Vaclav Petras wrote:
> > Shouldn't the seed not be generated on e.g, OS time,
> > which would ensure that each run would give a different result?
>
> No. The reason is to provide reproducibility. Anyone running the same
> command with the same data should obtain the same result.
Does the reproducibility go behind one operating system, compiler or
library?
If drand48() is used, yes. If rand() is used, no.
I don't think that the first random number is specified by the C
language standard.
The C standard doesn't specify any particular implementation for
rand() (it does give an example implementation, but it only produces
15-bit values). It does specify that if the PRNG isn't explicitly
seeded, the behaviour is as if srand(1) was called beforehand.
[§7.20.2.2p2]
IOW, the sequence of results is implementation-dependent, but it may
not change from one run to the next unless the program explicitly
seeds the PRNG with a non-deterministic value such as the current
time.
If the results would be really reproducible it would be
good for testing framework but I'm afraid that they are not (with my
limited knowledge about the topic).
In ticket #2272, I attached a portable implementation of lrand48(). If
desired, we could add this to libgis and use that in preference to any
implementation-specific PRNG.
> If you want a different result each time, set GRASS_RND_SEED to a
> different value each time, e.g.
>
> GRASS_RND_SEED=`date +%N` r.mapcalc "a = rand(0,100)"
>
> [%N is the nanoseconds portion of the current time; this is a GNU
> extension.]
I've heard that this is not enough on powerful computers/clusters, that you
have to use also PID because nanoseconds might be the same (I think I
rememberer that it was nanoseconds not seconds).
The main issue is on systems where the reported time only changes in
increments of a scheduler "tick" (e.g. 10ms on old versions of Linux).
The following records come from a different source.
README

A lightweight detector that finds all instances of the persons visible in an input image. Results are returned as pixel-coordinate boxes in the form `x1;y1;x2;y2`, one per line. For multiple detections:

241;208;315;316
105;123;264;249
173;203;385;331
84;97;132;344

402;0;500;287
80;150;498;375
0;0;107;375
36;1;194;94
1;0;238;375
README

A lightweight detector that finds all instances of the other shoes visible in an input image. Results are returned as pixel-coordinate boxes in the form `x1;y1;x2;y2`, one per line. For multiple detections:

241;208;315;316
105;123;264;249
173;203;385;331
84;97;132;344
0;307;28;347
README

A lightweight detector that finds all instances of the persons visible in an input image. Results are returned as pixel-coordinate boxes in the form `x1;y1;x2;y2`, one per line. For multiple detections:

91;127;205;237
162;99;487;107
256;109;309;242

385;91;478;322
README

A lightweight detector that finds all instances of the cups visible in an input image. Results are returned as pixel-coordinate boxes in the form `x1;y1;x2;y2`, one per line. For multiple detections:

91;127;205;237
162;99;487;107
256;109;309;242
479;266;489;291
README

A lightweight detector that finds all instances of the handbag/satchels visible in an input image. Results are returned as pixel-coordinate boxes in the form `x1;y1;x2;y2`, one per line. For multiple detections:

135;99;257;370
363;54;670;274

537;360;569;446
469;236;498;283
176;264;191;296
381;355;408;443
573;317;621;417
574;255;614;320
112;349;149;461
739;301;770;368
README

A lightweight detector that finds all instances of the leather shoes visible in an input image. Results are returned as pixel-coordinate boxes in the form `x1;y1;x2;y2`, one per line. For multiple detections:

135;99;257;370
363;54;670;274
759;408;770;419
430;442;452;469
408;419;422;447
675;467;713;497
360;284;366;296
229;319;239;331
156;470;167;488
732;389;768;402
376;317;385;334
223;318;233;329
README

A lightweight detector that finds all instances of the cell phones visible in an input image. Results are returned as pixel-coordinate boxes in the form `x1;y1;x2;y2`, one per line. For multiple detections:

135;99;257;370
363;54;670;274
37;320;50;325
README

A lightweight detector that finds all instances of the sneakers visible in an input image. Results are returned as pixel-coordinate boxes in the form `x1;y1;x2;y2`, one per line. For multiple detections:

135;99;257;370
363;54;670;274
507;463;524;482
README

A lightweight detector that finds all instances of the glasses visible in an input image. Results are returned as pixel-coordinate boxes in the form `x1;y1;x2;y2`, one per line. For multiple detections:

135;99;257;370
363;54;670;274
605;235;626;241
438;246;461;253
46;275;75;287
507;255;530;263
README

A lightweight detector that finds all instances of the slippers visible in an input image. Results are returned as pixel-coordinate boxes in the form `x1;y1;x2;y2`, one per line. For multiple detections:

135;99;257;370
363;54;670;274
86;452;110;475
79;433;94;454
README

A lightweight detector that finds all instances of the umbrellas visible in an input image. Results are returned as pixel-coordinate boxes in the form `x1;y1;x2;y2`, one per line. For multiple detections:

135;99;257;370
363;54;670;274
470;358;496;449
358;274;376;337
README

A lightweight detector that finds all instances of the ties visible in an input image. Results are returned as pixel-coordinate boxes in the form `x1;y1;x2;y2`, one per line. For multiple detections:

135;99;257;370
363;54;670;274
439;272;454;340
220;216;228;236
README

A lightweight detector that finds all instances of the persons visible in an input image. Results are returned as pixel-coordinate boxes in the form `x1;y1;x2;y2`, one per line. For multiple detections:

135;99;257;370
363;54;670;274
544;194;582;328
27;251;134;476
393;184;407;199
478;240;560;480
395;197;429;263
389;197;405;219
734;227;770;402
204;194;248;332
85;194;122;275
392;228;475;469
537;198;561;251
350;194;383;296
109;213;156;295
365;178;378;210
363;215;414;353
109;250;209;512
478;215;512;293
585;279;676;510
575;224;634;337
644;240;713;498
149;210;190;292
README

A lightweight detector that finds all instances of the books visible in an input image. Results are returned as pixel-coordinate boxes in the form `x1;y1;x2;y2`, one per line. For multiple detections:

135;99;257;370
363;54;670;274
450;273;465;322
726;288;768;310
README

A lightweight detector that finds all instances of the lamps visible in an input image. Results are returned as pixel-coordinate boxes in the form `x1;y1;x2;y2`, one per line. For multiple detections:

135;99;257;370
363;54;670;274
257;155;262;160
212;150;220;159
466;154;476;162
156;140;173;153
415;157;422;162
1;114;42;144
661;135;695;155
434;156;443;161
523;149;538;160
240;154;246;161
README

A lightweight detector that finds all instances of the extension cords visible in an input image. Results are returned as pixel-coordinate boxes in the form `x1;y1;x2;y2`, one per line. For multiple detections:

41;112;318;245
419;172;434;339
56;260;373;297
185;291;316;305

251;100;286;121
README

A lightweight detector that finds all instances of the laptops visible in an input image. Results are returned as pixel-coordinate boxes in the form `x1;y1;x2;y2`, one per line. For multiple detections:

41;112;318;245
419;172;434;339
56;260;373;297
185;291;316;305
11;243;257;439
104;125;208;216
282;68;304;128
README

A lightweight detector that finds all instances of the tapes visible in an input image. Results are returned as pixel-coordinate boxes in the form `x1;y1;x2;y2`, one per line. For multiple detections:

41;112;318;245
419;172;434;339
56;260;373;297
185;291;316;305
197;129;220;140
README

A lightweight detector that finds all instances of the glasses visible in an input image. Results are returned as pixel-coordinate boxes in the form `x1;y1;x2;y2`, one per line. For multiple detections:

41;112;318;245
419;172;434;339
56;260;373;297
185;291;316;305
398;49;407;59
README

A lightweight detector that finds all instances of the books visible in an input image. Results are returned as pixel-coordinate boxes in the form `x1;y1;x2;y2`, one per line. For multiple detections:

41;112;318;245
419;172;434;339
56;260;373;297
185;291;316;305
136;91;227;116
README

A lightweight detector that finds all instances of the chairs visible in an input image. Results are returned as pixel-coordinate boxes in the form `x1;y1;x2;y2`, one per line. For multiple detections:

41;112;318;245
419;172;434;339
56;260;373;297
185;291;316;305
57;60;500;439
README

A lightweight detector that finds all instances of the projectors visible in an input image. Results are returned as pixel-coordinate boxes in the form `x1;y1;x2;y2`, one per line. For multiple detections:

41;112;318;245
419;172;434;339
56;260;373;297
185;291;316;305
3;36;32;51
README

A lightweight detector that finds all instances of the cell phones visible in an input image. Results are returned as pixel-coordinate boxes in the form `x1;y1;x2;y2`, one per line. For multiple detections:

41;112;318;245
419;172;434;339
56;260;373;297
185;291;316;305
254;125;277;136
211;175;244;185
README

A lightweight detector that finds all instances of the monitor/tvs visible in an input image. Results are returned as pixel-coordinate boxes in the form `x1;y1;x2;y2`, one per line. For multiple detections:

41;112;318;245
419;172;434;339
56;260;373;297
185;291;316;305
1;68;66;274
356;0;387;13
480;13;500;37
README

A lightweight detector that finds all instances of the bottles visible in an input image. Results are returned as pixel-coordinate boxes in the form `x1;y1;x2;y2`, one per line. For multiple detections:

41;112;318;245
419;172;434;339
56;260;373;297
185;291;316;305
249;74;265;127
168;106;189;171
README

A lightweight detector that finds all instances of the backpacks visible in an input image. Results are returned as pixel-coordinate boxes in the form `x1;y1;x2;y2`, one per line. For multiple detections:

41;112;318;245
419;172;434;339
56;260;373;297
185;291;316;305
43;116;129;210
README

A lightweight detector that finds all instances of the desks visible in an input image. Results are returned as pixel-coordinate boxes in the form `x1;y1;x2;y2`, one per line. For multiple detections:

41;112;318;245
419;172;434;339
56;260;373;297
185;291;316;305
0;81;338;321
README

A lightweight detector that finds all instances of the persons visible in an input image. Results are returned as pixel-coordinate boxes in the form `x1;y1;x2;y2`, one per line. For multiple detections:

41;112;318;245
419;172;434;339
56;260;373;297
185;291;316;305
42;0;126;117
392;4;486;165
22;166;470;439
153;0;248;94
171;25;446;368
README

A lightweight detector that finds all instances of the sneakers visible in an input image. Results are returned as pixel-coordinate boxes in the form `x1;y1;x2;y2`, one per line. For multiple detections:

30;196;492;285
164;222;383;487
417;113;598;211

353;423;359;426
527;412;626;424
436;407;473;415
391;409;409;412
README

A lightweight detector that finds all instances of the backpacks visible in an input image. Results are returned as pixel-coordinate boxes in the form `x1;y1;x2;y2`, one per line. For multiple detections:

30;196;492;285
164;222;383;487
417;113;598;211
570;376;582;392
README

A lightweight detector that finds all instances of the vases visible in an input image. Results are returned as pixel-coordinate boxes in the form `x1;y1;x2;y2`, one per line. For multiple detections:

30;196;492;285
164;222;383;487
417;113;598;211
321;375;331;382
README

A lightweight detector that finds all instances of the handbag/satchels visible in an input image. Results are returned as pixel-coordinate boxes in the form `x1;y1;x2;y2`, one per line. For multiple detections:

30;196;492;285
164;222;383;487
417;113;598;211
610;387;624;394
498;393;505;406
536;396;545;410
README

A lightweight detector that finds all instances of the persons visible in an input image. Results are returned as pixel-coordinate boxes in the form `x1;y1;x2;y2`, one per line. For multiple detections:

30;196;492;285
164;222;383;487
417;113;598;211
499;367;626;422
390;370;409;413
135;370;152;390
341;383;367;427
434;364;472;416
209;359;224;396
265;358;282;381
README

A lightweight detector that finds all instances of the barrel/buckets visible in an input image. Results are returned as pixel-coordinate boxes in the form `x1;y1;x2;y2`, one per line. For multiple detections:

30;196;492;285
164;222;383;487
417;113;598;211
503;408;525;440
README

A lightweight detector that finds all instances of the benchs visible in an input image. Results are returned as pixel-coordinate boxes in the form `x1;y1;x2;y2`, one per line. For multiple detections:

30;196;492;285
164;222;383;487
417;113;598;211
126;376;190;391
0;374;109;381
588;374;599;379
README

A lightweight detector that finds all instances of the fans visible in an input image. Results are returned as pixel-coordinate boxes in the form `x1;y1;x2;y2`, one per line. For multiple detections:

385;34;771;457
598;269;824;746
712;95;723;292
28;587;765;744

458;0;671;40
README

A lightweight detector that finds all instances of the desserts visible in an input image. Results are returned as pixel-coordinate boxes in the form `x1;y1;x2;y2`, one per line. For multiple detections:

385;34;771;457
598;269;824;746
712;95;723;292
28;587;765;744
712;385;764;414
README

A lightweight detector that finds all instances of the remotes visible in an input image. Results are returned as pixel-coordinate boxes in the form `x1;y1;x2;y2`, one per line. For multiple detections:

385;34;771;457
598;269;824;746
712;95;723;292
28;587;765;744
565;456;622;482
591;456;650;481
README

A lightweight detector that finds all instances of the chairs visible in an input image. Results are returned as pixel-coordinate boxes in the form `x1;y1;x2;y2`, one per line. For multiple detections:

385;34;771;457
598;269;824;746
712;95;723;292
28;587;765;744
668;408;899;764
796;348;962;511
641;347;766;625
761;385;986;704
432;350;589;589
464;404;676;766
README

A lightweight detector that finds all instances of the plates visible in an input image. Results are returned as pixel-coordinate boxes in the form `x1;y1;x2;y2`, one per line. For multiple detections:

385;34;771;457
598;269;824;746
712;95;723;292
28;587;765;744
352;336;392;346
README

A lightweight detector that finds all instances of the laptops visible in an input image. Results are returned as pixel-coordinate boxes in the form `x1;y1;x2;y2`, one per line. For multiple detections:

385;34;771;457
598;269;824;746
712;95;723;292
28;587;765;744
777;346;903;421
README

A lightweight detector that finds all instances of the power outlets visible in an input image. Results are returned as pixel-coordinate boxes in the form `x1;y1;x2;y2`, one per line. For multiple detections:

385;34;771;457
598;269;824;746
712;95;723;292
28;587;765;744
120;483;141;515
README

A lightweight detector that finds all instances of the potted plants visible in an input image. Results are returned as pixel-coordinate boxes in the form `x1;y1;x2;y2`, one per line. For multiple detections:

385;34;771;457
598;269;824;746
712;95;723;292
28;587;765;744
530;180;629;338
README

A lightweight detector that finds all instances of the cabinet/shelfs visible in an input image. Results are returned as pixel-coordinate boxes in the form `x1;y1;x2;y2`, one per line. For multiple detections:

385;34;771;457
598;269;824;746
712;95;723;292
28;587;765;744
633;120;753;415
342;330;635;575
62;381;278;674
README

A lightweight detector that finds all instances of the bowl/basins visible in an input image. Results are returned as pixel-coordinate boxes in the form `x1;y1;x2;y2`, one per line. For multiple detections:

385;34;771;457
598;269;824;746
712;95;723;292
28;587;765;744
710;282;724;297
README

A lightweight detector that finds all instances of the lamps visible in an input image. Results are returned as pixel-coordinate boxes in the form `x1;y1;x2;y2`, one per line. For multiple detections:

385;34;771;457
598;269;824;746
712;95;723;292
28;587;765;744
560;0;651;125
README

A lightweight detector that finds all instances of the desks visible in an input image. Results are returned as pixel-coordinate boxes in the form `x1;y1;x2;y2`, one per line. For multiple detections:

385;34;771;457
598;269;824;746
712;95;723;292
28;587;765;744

> > On a related note, it would be nice to be able to set the seed (I think
> > there has been such a request before, but not sure about the answer at
> that
> > time).
>
> GRASS_RND_SEED was the answer.
I think there should be some possibility of randomization (auto-setting of
seed) build-in the modules providing random(ized) results. Perhaps a flag
which would turn it on. It can be also an option which would behave like
GRASS_RND_SEED but would have one special value for auto-generating the
seed. (GRASS_RND_SEED if present would override this option.) With the
default value of the option we should ask a question what is actually the
expected behavior of the module giving random results.
That's certainly reasonable. The main thing is that I believe that
reproducibility should be the default. If people have to take explicit
action to introduce randomness, they're more likely to consider the
issues involved. If randomised seeds are the default, the lack of
reproducibility may not be considered until it is too late.
--
Glynn Clements <glynn@gclements.plus.com>